Write out the records below again, substituting "nearest" for every occurrence of "closest" and leaving everything else unchanged. Omit the pictures from your answer.

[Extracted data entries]

□ □ □ □ □ □ □

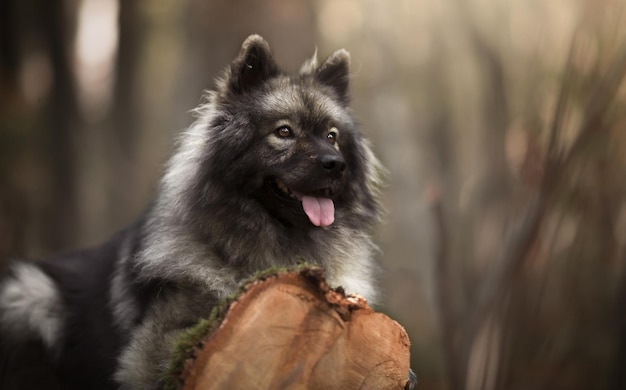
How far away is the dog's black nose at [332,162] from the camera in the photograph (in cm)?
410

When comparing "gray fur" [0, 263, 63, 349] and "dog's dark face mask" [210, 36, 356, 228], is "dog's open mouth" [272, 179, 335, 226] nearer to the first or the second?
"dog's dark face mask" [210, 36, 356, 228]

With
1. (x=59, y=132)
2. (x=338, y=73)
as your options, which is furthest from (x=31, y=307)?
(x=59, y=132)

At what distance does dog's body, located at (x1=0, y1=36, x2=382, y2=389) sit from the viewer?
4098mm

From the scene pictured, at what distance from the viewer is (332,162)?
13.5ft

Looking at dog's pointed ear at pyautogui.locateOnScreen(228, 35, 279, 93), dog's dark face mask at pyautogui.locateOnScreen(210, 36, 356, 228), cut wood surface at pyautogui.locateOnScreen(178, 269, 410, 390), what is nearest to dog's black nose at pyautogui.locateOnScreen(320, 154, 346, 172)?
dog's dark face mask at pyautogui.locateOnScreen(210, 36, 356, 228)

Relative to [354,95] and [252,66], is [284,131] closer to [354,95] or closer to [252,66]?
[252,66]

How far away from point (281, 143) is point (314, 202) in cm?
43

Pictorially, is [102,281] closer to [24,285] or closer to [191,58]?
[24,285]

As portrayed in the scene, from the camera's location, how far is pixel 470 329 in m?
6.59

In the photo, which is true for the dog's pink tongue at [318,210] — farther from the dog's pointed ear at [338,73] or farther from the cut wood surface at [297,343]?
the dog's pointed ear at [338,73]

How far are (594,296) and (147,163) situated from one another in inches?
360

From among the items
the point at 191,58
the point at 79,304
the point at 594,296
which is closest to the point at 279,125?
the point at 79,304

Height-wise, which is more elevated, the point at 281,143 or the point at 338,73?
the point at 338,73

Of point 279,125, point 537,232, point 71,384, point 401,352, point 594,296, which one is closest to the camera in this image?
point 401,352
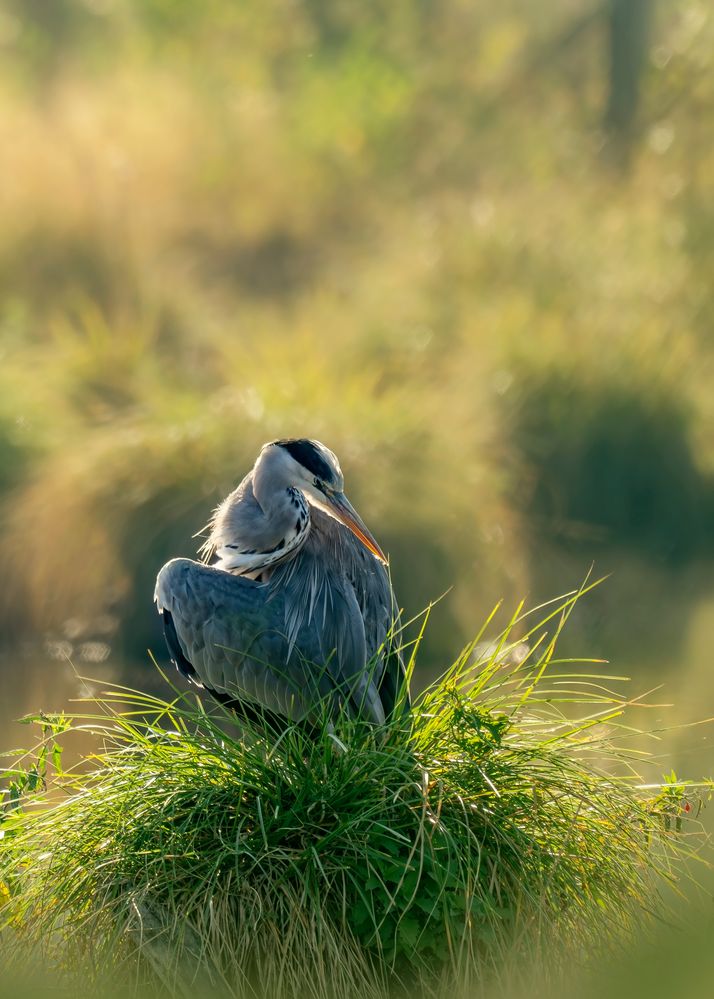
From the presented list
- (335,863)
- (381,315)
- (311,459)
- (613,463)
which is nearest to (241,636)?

□ □ □ □ □ □ □

[Result below]
How far away is the dog's black nose at [332,162] from the camera in the photograph (in cm)?
410

When comparing "gray fur" [0, 263, 63, 349] and "dog's dark face mask" [210, 36, 356, 228], is "dog's open mouth" [272, 179, 335, 226] nearer to the first or the second?
"dog's dark face mask" [210, 36, 356, 228]

With
1. (x=59, y=132)
2. (x=338, y=73)
as your options, which is furthest from (x=31, y=307)?
(x=59, y=132)

At what distance does dog's body, located at (x1=0, y1=36, x2=382, y2=389) sit from the viewer?
4098mm

From the scene pictured, at what distance from the viewer is (332,162)?
13.5ft

Looking at dog's pointed ear at pyautogui.locateOnScreen(228, 35, 279, 93), dog's dark face mask at pyautogui.locateOnScreen(210, 36, 356, 228), cut wood surface at pyautogui.locateOnScreen(178, 269, 410, 390), what is nearest to dog's black nose at pyautogui.locateOnScreen(320, 154, 346, 172)?
dog's dark face mask at pyautogui.locateOnScreen(210, 36, 356, 228)

Relative to [354,95] and [252,66], is [284,131] closer to [354,95] or closer to [252,66]?
[252,66]

How far away from point (281, 143) is point (314, 202) in cm?
43

Pictorially, is [102,281] closer to [24,285] or closer to [191,58]?
[24,285]

As portrayed in the scene, from the camera's location, how far is pixel 470 329 in m?
6.59

In the photo, which is true for the dog's pink tongue at [318,210] — farther from the dog's pointed ear at [338,73] or farther from the cut wood surface at [297,343]?
the dog's pointed ear at [338,73]

How far are (594,296) and (147,163) situated from one another in inches?
360

From among the items
the point at 191,58
the point at 79,304
the point at 594,296
which is nearest to the point at 279,125?
the point at 79,304

Height-wise, which is more elevated, the point at 281,143 or the point at 338,73?
the point at 338,73

Of point 279,125, point 537,232, point 71,384, point 401,352, point 594,296, which one is nearest to the camera in this image?
point 401,352
From the presented list
- (335,863)
- (381,315)
- (311,459)
- (613,463)
which is nearest to (241,636)?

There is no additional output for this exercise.